Values of Causal Estimands

We can finally compute the values of the causal effects of heat waves for:

the days impacted by heat waves. This causal estimand is called the Average Treatment effect on the Treated (ATT).
the days not impacted by heat waves. This causal estimand is called the Average Treatment effect on the Controls (ATC).
all days. This causal estimand is called the Average Treatment Effect (ATE).

# compute att
att <- data %>%
  filter(heat_wave==1) %>%
  summarise(att = mean(y_1-y_0)) %>%
  as_vector()

# compute atc
atc <- data %>%
  filter(heat_wave==0) %>%
  summarise(atc = mean(y_1-y_0)) %>%
  as_vector()

# compute ate
ate <- data %>%
  summarise(ate = mean(y_1-y_0)) %>%
  as_vector()

We display below the values of the three causal estimands:

Please show me the code!

# display results
tibble("ATT" = att, "ATC" = atc, "ATE" = ate) %>%
  mutate_all(~ round(., 0)) %>%
  kable(., align = c("c", "c", "c"))

ATT	ATC	ATE
466	262	284

The ATT is equal to +466 YLL.
The ATC is equal to +262 YLL.
The ATE is equal to +284 YLL.

Analysis of Simulated Data

In this section, we try to estimate the causal effect on heat waves on YLL. The advantage of having simulated the data is that we know the true value of the causal estimands.

Fist, we proceed with an outcome regression approach. In a first model, we simply regress the observed YLL on the dummy for the occurrence of an heat wave:

Please show me the code!

lm(y_obs ~ heat_wave + o3_lag, data = data) %>%
  tidy(., conf.int = TRUE) %>%
  filter(term == "heat_wave") %>%
  dplyr::select(term, estimate, conf.low, conf.high) %>%
  mutate_at(vars(estimate:conf.high), ~ round(., 0)) %>%
  rename(
    "Term" = term,
    "Estimate" = estimate,
    "95% CI Lower Bound" = conf.low,
    "95% CI Upper Bound" = conf.high
  ) %>%
  kable(., align = c("l", "c", "c", "c"))

Term	Estimate	95% CI Lower Bound	95% CI Upper Bound
heat_wave	149	88	211

This outcome regression approach does not recover the value of any of the causal estimands. We could also try to fit a second model where we include a quadric term of the lag of ozone:

Please show me the code!

lm(y_obs ~ heat_wave + o3_lag + I(o3_lag^2), data = data) %>%
  tidy(., conf.int = TRUE) %>%
  filter(term == "heat_wave") %>%
  dplyr::select(term, estimate, conf.low, conf.high) %>%
  mutate_at(vars(estimate:conf.high), ~ round(., 0)) %>%
  rename(
    "Term" = term,
    "Estimate" = estimate,
    "95% CI Lower Bound" = conf.low,
    "95% CI Upper Bound" = conf.high
  ) %>%
  kable(., align = c("l", "c", "c", "c"))

Term	Estimate	95% CI Lower Bound	95% CI Upper Bound
heat_wave	-97	-167	-28

The estimate is now negative! When the data are imbalanced and there is a lack of overlap in covariates, the analysis can be very sensitivity to the model.

- [DATA EXTRACT]
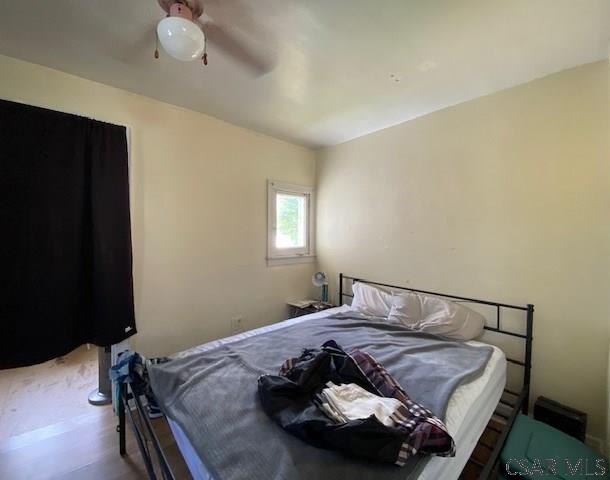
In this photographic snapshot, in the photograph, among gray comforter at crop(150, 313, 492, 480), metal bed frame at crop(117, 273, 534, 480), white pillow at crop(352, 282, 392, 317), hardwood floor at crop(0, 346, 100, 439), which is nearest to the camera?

- [GOAL] List every causal estimand the heat-wave effects text computes, with its full name, the days it covers, and its value in YLL.

- [EXERCISE SOLUTION]
- ATT (Average Treatment effect on the Treated): days impacted by heat waves, +466 YLL
- ATC (Average Treatment effect on the Controls): days not impacted by heat waves, +262 YLL
- ATE (Average Treatment Effect): all days, +284 YLL